__Consegna__. Per favore, copia parola per parola il passo del testo su Chen che comincia con "La risposta del" e prosegue fino a "pericolo di fuga.".

__Testo della pagina__.
Sebbene cieco dalla nascita, in un Paese in cui la popolazione brancola nel buio sottoposta al bendaggio delle autorità, Chen sembra vederci meglio di tanti altri e, una volta riassaporata la libertà nel settembre 2010, non ha rinunciato a portare avanti la sua battaglia. Sottoposto agli arresti domiciliari insieme alla moglie e alla figlia (il primogenito è stato strappato ai genitori e affidato ai nonni per ordine del giudice tutelare), la famiglia Chen è riuscita a gabbare i controlli governativi e a comunicare con il mondo esterno attraverso un "video-denuncia", diffuso in seguito da China Aid.
La risposta del Partito non si è fatta attendere: lo scorso febbraio dieci funzionari locali, fatta irruzione nella residenza del dissidente, hanno pestato a sangue i due coniugi per due ore di seguito; la donna è svenuta a causa delle percosse subite. Ma non solo. La famiglia Chen è stata in seguito privata dei beni di prima necessità e dei medicinali di cui Guangcheng necessita a causa di alcuni disturbi cronici, mentre l'abitazione è stata trasformata in una prigione: sigillate le finestre, sequestrati oggetti tra i quali computer, televisione, il bastone per ciechi dell'uomo e i giocattoli della figlia. Un impianto di telecamere monitorizza ogni movimento all'interno della casa-prigione per scongiurare ogni pericolo di fuga.

__Voci fornite__.
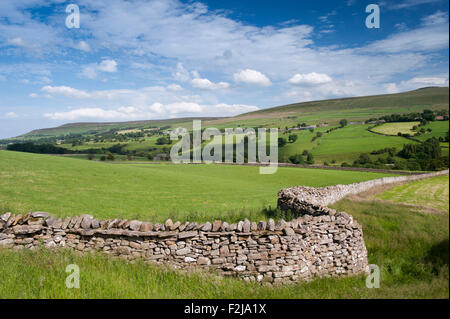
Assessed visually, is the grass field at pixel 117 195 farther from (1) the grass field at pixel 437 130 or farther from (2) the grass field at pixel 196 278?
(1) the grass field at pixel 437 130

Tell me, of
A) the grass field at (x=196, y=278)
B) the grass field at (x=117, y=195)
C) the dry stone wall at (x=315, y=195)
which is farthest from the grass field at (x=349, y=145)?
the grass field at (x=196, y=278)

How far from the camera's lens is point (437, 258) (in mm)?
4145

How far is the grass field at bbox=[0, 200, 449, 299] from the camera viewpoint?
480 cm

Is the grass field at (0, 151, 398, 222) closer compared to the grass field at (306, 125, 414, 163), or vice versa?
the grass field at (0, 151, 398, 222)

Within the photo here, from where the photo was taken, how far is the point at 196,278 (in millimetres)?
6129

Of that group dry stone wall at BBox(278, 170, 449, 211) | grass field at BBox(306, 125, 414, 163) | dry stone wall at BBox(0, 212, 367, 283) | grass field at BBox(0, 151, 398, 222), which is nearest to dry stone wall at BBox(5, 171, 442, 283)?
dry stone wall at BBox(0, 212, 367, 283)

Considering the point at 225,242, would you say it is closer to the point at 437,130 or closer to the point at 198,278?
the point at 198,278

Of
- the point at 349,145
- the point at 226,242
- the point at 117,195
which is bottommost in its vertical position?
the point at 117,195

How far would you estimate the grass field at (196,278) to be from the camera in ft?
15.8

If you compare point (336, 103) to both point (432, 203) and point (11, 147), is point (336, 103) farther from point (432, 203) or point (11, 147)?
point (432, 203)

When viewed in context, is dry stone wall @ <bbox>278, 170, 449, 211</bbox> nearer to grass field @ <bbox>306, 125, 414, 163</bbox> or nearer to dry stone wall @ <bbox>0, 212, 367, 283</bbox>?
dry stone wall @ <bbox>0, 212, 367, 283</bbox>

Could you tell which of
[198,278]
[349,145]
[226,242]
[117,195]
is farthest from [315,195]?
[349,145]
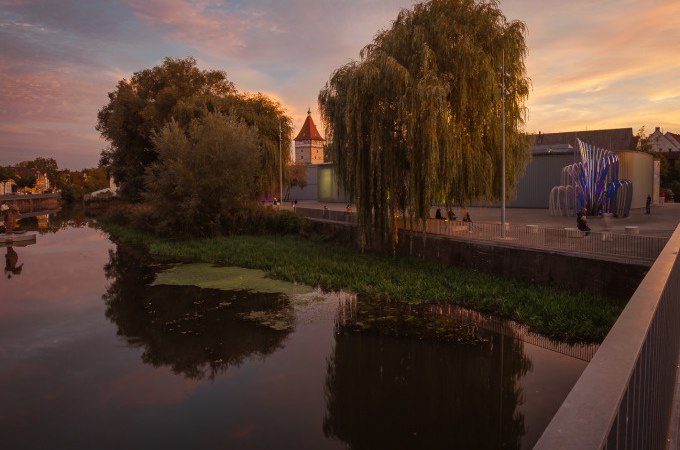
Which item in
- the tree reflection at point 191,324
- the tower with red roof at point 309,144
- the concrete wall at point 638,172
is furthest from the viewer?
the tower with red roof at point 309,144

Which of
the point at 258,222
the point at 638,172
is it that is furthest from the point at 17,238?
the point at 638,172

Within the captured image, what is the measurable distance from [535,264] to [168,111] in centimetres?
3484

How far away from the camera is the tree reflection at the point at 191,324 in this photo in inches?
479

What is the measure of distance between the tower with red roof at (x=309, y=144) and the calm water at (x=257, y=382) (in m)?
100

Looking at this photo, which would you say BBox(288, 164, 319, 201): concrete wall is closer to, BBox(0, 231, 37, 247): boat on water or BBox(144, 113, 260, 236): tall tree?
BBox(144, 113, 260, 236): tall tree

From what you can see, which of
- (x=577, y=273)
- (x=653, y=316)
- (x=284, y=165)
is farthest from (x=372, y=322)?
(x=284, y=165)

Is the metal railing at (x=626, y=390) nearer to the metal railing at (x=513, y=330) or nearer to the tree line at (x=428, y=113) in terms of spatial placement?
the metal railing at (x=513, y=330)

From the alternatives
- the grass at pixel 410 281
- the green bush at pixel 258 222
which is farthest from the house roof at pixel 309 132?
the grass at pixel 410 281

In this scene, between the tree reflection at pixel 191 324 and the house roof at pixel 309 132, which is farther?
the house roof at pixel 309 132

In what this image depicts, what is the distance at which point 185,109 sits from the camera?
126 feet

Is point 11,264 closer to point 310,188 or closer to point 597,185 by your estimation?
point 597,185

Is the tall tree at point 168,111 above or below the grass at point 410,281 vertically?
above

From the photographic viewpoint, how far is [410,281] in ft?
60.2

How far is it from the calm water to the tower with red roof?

__Risposta__.
La risposta del Partito non si è fatta attendere: lo scorso febbraio dieci funzionari locali, fatta irruzione nella residenza del dissidente, hanno pestato a sangue i due coniugi per due ore di seguito; la donna è svenuta a causa delle percosse subite. Ma non solo. La famiglia Chen è stata in seguito privata dei beni di prima necessità e dei medicinali di cui Guangcheng necessita a causa di alcuni disturbi cronici, mentre l'abitazione è stata trasformata in una prigione: sigillate le finestre, sequestrati oggetti tra i quali computer, televisione, il bastone per ciechi dell'uomo e i giocattoli della figlia. Un impianto di telecamere monitorizza ogni movimento all'interno della casa-prigione per scongiurare ogni pericolo di fuga.